Fiber optics can be installed permanently to monitor the treatment and see where the treatment is going. They can also see how microseismic events are directly related to fracture development.
At the same time, you can measure changes in the frac program and make decisions on the fly. You have full data sets—no other tech provides this amount of information.
And clearly Silixa was quite a big disruptor in 2018 when we determined that we could actually make high-quality measurements of strain and microseismic activity in a crosswell setting by intervening with a logging cable rather than having the expense of a permanent cable.
To pick up on that last bit, what’s been your impression on the emerging use of fiber for crosswell strain measurements?
Introducing our fiber-optic sensing-based strain measurements meant a big leap forward. Putting fiber-optic cables in an offset well either permanently or temporarily means that operators can get very precise and reliable information on what is going on in the well during treatment, hence the treatment can be optimized. Also, based on these measurements operators can optimize well spacing.
These measurements cannot be taken with any other instrument, not even with geophones. Also, with fiber optics you can measure the magnitude of events, so the answers you get at the wellsite in real time are very precise and ensure significant cost savings.
Finally, where does fiber technology go from here?

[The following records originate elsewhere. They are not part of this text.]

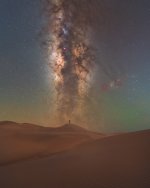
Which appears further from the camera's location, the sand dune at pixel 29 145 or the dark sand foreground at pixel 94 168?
the sand dune at pixel 29 145

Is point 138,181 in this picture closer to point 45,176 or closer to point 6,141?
point 45,176

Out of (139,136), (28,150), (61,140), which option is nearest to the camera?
(139,136)

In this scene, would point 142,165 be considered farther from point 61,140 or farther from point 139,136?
point 61,140

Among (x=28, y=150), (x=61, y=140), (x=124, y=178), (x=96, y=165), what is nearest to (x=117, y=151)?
(x=96, y=165)

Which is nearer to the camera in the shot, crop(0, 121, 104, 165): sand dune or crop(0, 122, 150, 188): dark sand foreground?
crop(0, 122, 150, 188): dark sand foreground

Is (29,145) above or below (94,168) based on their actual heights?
above

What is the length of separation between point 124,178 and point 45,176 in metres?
2.07

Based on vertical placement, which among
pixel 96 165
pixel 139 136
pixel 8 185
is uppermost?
pixel 139 136

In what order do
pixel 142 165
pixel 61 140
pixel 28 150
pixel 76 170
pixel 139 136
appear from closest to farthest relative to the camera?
pixel 142 165, pixel 76 170, pixel 139 136, pixel 28 150, pixel 61 140

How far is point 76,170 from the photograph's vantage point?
28.6ft

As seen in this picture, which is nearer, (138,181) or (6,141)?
(138,181)

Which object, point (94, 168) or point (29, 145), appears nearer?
point (94, 168)

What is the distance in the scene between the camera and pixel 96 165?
29.1ft

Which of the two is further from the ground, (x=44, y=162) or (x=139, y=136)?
(x=139, y=136)
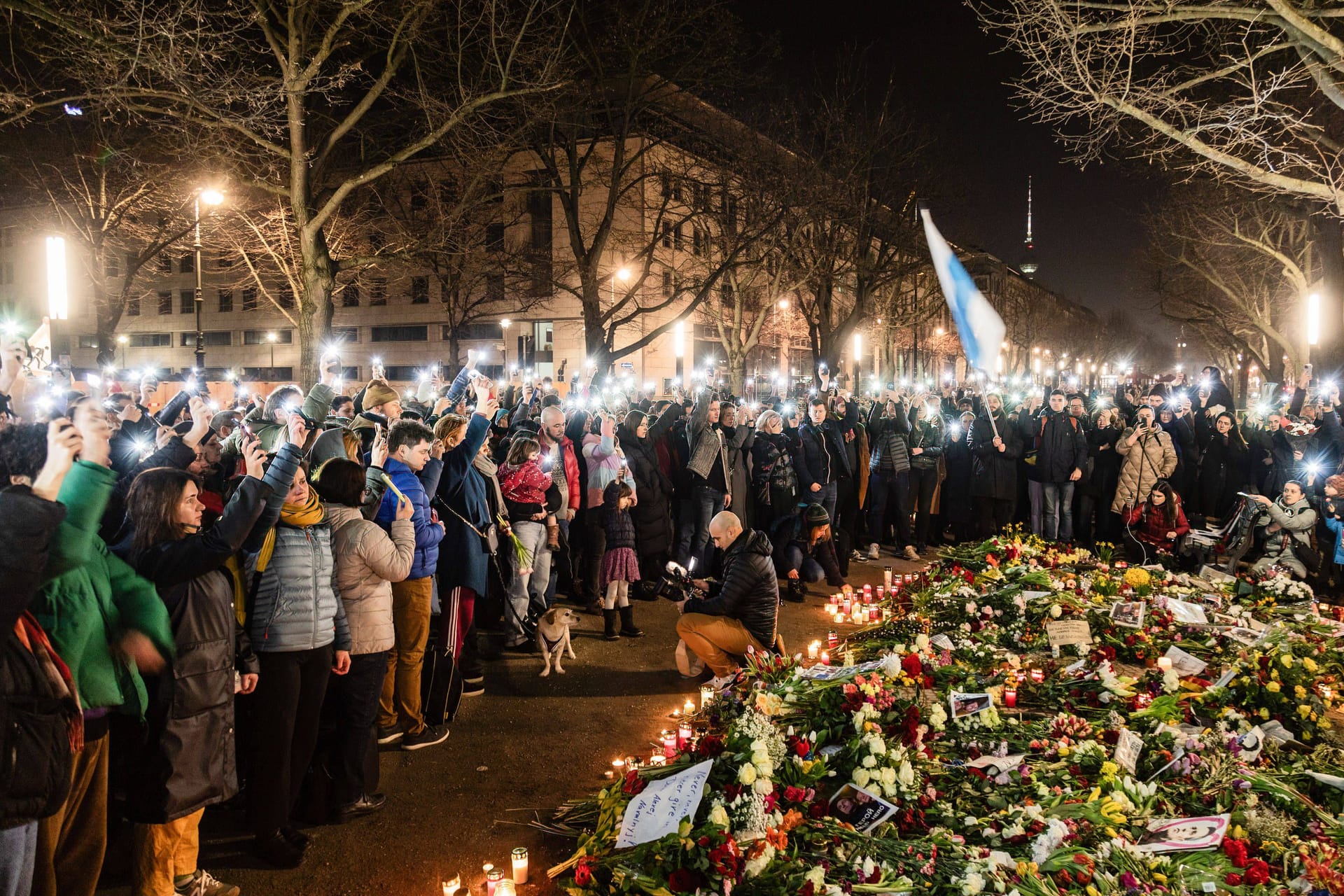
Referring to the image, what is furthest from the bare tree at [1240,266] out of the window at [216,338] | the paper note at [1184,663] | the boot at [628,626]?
the window at [216,338]

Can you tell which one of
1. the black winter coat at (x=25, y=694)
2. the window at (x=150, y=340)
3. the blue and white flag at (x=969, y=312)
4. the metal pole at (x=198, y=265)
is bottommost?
the black winter coat at (x=25, y=694)

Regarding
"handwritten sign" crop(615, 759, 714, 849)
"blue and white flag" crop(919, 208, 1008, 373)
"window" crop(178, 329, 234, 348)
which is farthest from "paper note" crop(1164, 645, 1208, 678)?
"window" crop(178, 329, 234, 348)

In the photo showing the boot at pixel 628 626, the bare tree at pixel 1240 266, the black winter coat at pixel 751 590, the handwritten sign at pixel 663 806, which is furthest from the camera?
the bare tree at pixel 1240 266

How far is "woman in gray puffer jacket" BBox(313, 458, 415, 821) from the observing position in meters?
4.74

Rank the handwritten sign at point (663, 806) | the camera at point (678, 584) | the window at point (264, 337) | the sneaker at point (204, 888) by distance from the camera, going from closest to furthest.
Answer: the handwritten sign at point (663, 806) → the sneaker at point (204, 888) → the camera at point (678, 584) → the window at point (264, 337)

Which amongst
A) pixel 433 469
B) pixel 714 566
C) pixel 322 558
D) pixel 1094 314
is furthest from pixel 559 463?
pixel 1094 314

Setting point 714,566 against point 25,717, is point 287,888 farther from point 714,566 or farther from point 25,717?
point 714,566

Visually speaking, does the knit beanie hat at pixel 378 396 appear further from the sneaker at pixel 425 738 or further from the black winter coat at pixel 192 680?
the black winter coat at pixel 192 680

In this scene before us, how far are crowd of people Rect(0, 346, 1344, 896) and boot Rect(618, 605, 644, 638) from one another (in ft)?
0.09

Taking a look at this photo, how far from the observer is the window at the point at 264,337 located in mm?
55938

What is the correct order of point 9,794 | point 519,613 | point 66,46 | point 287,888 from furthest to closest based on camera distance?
1. point 66,46
2. point 519,613
3. point 287,888
4. point 9,794

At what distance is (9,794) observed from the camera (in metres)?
2.79

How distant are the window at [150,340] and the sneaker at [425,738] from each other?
210ft

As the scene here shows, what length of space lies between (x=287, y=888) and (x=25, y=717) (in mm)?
1894
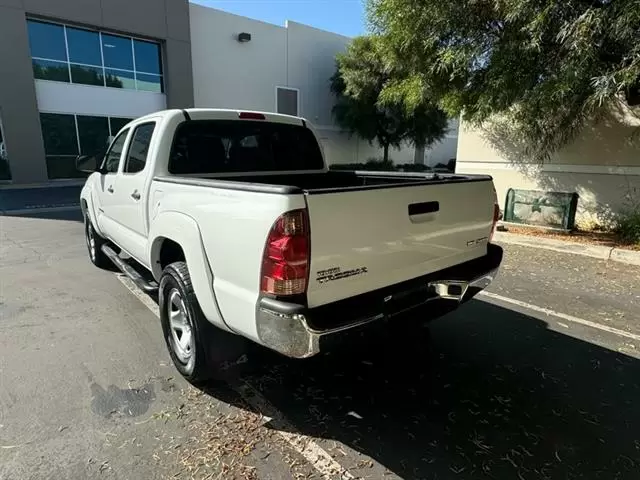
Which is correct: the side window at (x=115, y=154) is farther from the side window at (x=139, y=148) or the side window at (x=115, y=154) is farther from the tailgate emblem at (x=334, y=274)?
the tailgate emblem at (x=334, y=274)

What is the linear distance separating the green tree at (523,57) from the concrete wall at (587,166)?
329mm

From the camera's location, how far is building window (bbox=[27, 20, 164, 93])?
57.7 feet

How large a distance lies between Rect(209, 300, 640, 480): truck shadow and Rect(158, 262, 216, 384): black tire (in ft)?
0.88

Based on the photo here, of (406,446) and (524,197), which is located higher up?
(524,197)

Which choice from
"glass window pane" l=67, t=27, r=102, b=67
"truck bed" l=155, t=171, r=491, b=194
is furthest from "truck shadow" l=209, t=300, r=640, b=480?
"glass window pane" l=67, t=27, r=102, b=67

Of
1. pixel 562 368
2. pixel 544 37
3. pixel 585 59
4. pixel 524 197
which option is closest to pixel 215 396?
pixel 562 368

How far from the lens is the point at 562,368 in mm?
3477

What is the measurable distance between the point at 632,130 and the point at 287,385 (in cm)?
889

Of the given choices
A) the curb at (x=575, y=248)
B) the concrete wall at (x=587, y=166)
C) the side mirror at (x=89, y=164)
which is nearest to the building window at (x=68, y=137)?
the side mirror at (x=89, y=164)

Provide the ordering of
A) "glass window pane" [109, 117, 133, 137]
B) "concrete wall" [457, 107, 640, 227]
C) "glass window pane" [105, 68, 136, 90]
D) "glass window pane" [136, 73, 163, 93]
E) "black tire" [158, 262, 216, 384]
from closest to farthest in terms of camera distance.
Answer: "black tire" [158, 262, 216, 384] < "concrete wall" [457, 107, 640, 227] < "glass window pane" [105, 68, 136, 90] < "glass window pane" [109, 117, 133, 137] < "glass window pane" [136, 73, 163, 93]

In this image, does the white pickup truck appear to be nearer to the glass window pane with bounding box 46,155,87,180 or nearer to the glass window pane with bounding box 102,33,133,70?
the glass window pane with bounding box 46,155,87,180

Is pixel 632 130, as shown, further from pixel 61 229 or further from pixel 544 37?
pixel 61 229

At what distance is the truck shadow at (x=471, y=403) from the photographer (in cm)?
244

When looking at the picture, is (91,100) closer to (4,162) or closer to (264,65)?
(4,162)
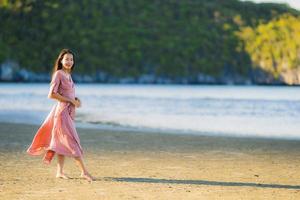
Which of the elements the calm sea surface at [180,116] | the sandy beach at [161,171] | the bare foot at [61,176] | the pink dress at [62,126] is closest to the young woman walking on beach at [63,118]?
the pink dress at [62,126]

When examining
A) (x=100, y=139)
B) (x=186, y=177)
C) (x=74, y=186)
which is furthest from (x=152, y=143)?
(x=74, y=186)

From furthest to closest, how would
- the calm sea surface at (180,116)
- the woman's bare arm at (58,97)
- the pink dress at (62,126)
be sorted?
1. the calm sea surface at (180,116)
2. the pink dress at (62,126)
3. the woman's bare arm at (58,97)

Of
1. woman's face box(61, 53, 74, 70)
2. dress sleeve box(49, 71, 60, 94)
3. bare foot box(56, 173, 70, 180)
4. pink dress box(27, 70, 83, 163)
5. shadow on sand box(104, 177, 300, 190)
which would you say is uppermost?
woman's face box(61, 53, 74, 70)

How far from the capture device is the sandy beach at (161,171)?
29.9 ft

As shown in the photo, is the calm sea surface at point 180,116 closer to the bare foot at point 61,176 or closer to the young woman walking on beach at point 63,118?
the bare foot at point 61,176

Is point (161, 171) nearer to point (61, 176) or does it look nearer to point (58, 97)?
point (61, 176)

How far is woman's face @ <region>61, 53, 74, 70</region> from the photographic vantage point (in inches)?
404

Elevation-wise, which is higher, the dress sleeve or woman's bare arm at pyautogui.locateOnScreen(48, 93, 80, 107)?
the dress sleeve

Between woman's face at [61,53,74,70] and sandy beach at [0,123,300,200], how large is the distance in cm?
181

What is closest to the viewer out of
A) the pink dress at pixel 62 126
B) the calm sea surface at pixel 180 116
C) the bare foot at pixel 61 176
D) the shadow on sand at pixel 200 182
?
the shadow on sand at pixel 200 182

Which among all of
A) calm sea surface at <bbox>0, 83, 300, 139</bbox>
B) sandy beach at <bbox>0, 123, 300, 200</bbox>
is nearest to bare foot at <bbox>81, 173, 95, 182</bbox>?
sandy beach at <bbox>0, 123, 300, 200</bbox>

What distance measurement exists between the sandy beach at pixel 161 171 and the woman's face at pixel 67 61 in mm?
1807

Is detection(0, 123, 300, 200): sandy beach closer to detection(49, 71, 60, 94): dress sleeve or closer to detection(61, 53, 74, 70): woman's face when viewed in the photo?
detection(49, 71, 60, 94): dress sleeve

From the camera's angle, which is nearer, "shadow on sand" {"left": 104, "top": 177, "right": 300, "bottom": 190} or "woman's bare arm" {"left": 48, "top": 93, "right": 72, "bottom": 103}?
"shadow on sand" {"left": 104, "top": 177, "right": 300, "bottom": 190}
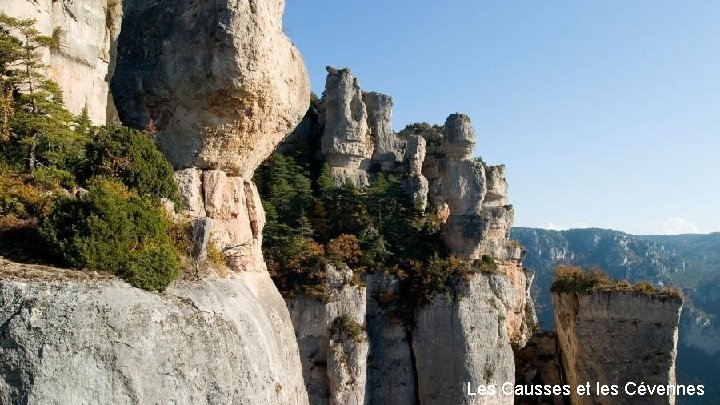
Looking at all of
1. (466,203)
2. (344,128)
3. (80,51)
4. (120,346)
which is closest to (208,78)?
(80,51)

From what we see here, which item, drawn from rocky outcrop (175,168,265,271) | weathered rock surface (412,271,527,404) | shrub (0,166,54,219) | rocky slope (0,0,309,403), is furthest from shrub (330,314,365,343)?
shrub (0,166,54,219)

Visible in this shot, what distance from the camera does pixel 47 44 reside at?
1260cm

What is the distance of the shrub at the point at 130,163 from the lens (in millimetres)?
11867

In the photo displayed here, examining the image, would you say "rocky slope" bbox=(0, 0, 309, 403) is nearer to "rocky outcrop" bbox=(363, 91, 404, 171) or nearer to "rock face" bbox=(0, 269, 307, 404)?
"rock face" bbox=(0, 269, 307, 404)

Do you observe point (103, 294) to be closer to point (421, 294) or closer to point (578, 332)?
point (421, 294)

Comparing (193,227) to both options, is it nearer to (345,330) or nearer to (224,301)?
(224,301)

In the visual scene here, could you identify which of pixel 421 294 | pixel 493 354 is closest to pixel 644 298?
pixel 493 354

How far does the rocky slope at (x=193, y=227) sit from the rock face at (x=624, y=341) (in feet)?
63.1

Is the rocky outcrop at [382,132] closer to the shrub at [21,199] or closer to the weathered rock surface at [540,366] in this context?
the weathered rock surface at [540,366]

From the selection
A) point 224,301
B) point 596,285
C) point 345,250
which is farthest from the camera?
point 345,250

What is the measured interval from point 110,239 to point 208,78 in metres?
5.02

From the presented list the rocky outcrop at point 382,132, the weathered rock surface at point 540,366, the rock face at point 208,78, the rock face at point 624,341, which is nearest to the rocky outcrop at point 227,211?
the rock face at point 208,78

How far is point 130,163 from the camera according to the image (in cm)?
1188

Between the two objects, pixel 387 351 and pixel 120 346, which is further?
pixel 387 351
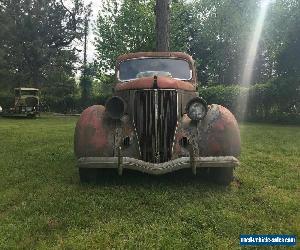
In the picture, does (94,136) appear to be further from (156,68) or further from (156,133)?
(156,68)

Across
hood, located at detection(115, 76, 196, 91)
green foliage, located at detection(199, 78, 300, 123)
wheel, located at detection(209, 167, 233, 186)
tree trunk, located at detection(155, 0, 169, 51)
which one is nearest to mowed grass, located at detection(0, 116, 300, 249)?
wheel, located at detection(209, 167, 233, 186)

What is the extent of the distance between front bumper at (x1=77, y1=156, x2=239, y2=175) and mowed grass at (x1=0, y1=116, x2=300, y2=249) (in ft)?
1.12

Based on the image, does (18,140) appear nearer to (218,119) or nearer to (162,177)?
(162,177)

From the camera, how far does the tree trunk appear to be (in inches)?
539

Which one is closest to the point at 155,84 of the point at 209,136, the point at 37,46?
the point at 209,136

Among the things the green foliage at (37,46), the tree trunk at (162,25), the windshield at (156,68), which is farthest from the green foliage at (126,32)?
the windshield at (156,68)

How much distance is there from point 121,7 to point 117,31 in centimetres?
288

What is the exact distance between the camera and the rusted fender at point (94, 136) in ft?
18.2

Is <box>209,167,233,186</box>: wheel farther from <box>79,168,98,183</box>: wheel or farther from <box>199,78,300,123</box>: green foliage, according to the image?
<box>199,78,300,123</box>: green foliage

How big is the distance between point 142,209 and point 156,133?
1310 mm

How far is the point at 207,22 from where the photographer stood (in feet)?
146

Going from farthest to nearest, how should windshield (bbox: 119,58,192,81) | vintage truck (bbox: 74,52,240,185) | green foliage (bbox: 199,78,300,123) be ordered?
green foliage (bbox: 199,78,300,123) → windshield (bbox: 119,58,192,81) → vintage truck (bbox: 74,52,240,185)

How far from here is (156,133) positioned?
557 cm

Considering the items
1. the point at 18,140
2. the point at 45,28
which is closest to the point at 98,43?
the point at 45,28
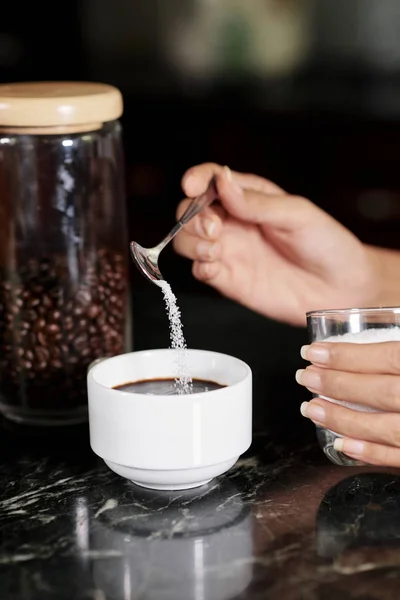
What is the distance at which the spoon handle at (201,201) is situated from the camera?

There is still work that needs to be done on quantitative flow measurements and it requires the development of new installation methods so that we can understand the transfer function of free flow in a pipe and what we are measuring with the fiber. But I think people now want engineered metric units that could be directly related to production.
There is also a lot of interest in the low-frequency measurements where we have demonstrated we can create very fine spatial strain measurements. We can use these to monitor production from individual clusters or perhaps even fractures when we look at implied pressure transition effects in a distributed format.
That requires careful planning, good execution during cable installations, a well-designed test, and careful data analysis. Obviously, fiber optics can still provide more information. It’s not just about collecting data but translating it into real applications and quantifying the magnitude of changes—if it is flow, strain, rock displacement, etc.